We included one video a while back about setting up a My Social Security Account but we want to urge viewers who haven’t heeded that advice to do so, especially if you happen to be approaching your 65th birthday. One needs a username and password to a My Social Security Account in order to use the online tool to enroll in Medicare Part A and Part B during the Initial Enrollment Period. And, of course, should you choose to work beyond age 65, the username and password are required to enroll in Medicare Part A which you need to do to get a Medicare number so you can later enroll in Medicare Part B during a Special Enrollment Process. To create the account, go to ssa.gov and scroll down on the left-hand side to the icon of a hand and proceed.

Social Security continues to tweak the registration process in order to provide extra security. You’ll note when you go to create an account, you are prompted to enter the username and password if you created the account prior to September 18, 2021 or to sign in with login.gov if you created your account after that date, see adjacent screen page. However, a client recently shared with us that she had created an account prior to September 2021 but couldn’t log on to her account. She concluded that her difficulty was due to her email address being her username. We suggest that if you used an email address as your username, you test the system by logging in.

The point is to be assured that you have access to the information and to verify that it is correct.

Sometimes unusual things happen. Another client who was recently transitioning to Medicare around his 65th birthday, couldn’t create an account and ultimately learned that Social Security had an incorrect date of birth on file for him. Years ago, we had a client’s Medicare application temporarily derailed because her place of birth on a marriage certificate was incorrect.

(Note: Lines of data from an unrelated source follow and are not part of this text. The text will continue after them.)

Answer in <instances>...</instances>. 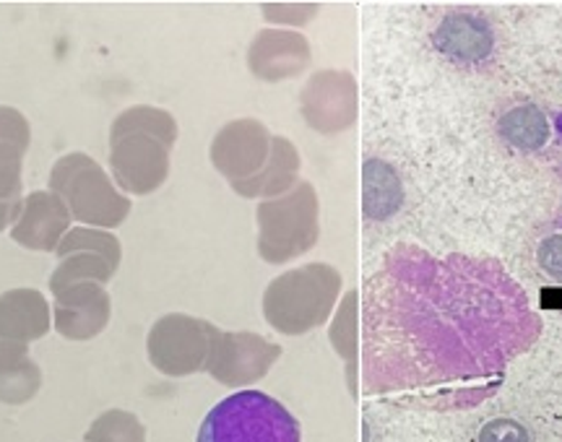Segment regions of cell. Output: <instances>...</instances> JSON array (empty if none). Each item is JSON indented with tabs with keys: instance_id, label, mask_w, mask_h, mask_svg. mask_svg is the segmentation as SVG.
Segmentation results:
<instances>
[{
	"instance_id": "obj_3",
	"label": "cell",
	"mask_w": 562,
	"mask_h": 442,
	"mask_svg": "<svg viewBox=\"0 0 562 442\" xmlns=\"http://www.w3.org/2000/svg\"><path fill=\"white\" fill-rule=\"evenodd\" d=\"M195 442H302L300 422L263 390L232 393L206 413Z\"/></svg>"
},
{
	"instance_id": "obj_5",
	"label": "cell",
	"mask_w": 562,
	"mask_h": 442,
	"mask_svg": "<svg viewBox=\"0 0 562 442\" xmlns=\"http://www.w3.org/2000/svg\"><path fill=\"white\" fill-rule=\"evenodd\" d=\"M55 297L53 326L63 339L89 341L100 336L112 318V299L102 284L83 282L63 290Z\"/></svg>"
},
{
	"instance_id": "obj_7",
	"label": "cell",
	"mask_w": 562,
	"mask_h": 442,
	"mask_svg": "<svg viewBox=\"0 0 562 442\" xmlns=\"http://www.w3.org/2000/svg\"><path fill=\"white\" fill-rule=\"evenodd\" d=\"M53 328V313L37 290H9L0 294V341L26 343L45 339Z\"/></svg>"
},
{
	"instance_id": "obj_2",
	"label": "cell",
	"mask_w": 562,
	"mask_h": 442,
	"mask_svg": "<svg viewBox=\"0 0 562 442\" xmlns=\"http://www.w3.org/2000/svg\"><path fill=\"white\" fill-rule=\"evenodd\" d=\"M50 191L66 203L70 216L83 227L115 229L128 219V195L115 188L102 165L87 151H70L50 170Z\"/></svg>"
},
{
	"instance_id": "obj_10",
	"label": "cell",
	"mask_w": 562,
	"mask_h": 442,
	"mask_svg": "<svg viewBox=\"0 0 562 442\" xmlns=\"http://www.w3.org/2000/svg\"><path fill=\"white\" fill-rule=\"evenodd\" d=\"M83 442H146V430L136 413L108 409L89 424Z\"/></svg>"
},
{
	"instance_id": "obj_11",
	"label": "cell",
	"mask_w": 562,
	"mask_h": 442,
	"mask_svg": "<svg viewBox=\"0 0 562 442\" xmlns=\"http://www.w3.org/2000/svg\"><path fill=\"white\" fill-rule=\"evenodd\" d=\"M21 203H24V199L0 203V231H5L9 227H13V224H16L19 214H21Z\"/></svg>"
},
{
	"instance_id": "obj_1",
	"label": "cell",
	"mask_w": 562,
	"mask_h": 442,
	"mask_svg": "<svg viewBox=\"0 0 562 442\" xmlns=\"http://www.w3.org/2000/svg\"><path fill=\"white\" fill-rule=\"evenodd\" d=\"M172 121L157 107H128L110 125V172L123 193L146 195L165 180Z\"/></svg>"
},
{
	"instance_id": "obj_6",
	"label": "cell",
	"mask_w": 562,
	"mask_h": 442,
	"mask_svg": "<svg viewBox=\"0 0 562 442\" xmlns=\"http://www.w3.org/2000/svg\"><path fill=\"white\" fill-rule=\"evenodd\" d=\"M68 206L53 191H34L24 195L21 214L11 227V240L34 252H55L63 237L68 235Z\"/></svg>"
},
{
	"instance_id": "obj_8",
	"label": "cell",
	"mask_w": 562,
	"mask_h": 442,
	"mask_svg": "<svg viewBox=\"0 0 562 442\" xmlns=\"http://www.w3.org/2000/svg\"><path fill=\"white\" fill-rule=\"evenodd\" d=\"M30 144V121L16 107L0 104V203L21 201V161Z\"/></svg>"
},
{
	"instance_id": "obj_4",
	"label": "cell",
	"mask_w": 562,
	"mask_h": 442,
	"mask_svg": "<svg viewBox=\"0 0 562 442\" xmlns=\"http://www.w3.org/2000/svg\"><path fill=\"white\" fill-rule=\"evenodd\" d=\"M58 269L50 276V292L58 294L74 284L97 282L108 284L121 269L123 245L108 229L94 227H70L63 237L58 250Z\"/></svg>"
},
{
	"instance_id": "obj_9",
	"label": "cell",
	"mask_w": 562,
	"mask_h": 442,
	"mask_svg": "<svg viewBox=\"0 0 562 442\" xmlns=\"http://www.w3.org/2000/svg\"><path fill=\"white\" fill-rule=\"evenodd\" d=\"M42 388V370L26 343L0 341V404L24 406Z\"/></svg>"
}]
</instances>
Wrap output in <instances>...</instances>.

Again, mistakes happen so make sure you have access to your account and review the information the government has on file for accuracy.

Please also note that if you’re currently creating an account because you are about to turn 65 and want to enroll in Medicare Parts A and B during your Initial Enrollment Period, please do not request an extra layer of security now. The feedback we’ve gotten from clients is that it delays the process. We suggest finishing your Medicare enrollment in A and B and then subsequently adding the extra layer of security.